**What you will do**
The lines to find are those in the entries that hold the word "Zealand"; copy every one of them.

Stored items
- - - - - - -

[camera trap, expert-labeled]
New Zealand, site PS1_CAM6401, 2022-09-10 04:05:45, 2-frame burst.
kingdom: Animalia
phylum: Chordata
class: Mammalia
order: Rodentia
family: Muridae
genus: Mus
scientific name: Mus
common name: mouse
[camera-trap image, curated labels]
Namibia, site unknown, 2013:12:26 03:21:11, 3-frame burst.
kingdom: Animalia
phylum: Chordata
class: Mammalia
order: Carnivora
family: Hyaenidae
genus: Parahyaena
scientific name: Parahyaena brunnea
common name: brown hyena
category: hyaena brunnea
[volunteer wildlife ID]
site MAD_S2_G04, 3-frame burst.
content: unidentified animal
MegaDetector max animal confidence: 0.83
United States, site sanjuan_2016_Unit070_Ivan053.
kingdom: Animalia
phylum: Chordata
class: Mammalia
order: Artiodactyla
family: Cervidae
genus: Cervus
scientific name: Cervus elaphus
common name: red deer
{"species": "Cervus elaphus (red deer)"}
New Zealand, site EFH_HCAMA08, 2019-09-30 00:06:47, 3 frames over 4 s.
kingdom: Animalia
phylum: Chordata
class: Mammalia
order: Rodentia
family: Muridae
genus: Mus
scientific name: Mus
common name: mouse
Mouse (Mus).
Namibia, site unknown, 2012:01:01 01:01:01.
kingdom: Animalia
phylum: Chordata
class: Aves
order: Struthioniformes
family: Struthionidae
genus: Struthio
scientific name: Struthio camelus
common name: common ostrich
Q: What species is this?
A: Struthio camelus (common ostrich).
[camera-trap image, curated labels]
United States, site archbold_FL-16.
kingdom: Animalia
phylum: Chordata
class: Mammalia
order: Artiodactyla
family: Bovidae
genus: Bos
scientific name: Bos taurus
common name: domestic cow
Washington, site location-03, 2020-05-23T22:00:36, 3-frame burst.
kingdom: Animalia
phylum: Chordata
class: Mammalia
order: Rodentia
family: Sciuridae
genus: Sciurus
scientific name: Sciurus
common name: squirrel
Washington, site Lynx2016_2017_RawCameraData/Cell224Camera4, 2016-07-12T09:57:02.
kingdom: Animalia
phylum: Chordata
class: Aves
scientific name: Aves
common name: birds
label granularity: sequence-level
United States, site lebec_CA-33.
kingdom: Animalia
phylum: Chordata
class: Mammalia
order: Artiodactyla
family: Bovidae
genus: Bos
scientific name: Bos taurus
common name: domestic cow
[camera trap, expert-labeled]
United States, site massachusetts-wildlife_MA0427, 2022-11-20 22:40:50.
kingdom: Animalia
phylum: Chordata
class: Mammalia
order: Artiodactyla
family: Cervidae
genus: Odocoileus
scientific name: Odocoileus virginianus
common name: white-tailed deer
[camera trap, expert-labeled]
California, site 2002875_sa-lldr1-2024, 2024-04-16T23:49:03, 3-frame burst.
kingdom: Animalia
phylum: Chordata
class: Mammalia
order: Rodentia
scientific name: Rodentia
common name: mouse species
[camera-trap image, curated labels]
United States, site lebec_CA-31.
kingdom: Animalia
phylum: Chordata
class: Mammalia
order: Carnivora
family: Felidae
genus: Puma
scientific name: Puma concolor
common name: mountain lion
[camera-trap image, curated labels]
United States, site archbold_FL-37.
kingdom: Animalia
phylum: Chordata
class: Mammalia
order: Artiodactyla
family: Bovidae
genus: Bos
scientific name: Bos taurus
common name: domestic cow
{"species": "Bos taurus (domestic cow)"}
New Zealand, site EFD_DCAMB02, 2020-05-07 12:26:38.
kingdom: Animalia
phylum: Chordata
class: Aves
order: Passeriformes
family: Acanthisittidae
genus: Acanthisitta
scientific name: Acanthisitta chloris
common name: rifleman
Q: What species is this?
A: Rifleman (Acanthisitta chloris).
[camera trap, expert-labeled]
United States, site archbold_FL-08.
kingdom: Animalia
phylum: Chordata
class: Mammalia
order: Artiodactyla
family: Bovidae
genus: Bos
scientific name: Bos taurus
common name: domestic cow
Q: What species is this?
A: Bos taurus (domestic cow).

- - - - - - -

**Result of this task**
New Zealand, site PS1_CAM6401, 2022-09-10 04:05:45, 2-frame burst.
New Zealand, site EFH_HCAMA08, 2019-09-30 00:06:47, 3 frames over 4 s.
New Zealand, site EFD_DCAMB02, 2020-05-07 12:26:38.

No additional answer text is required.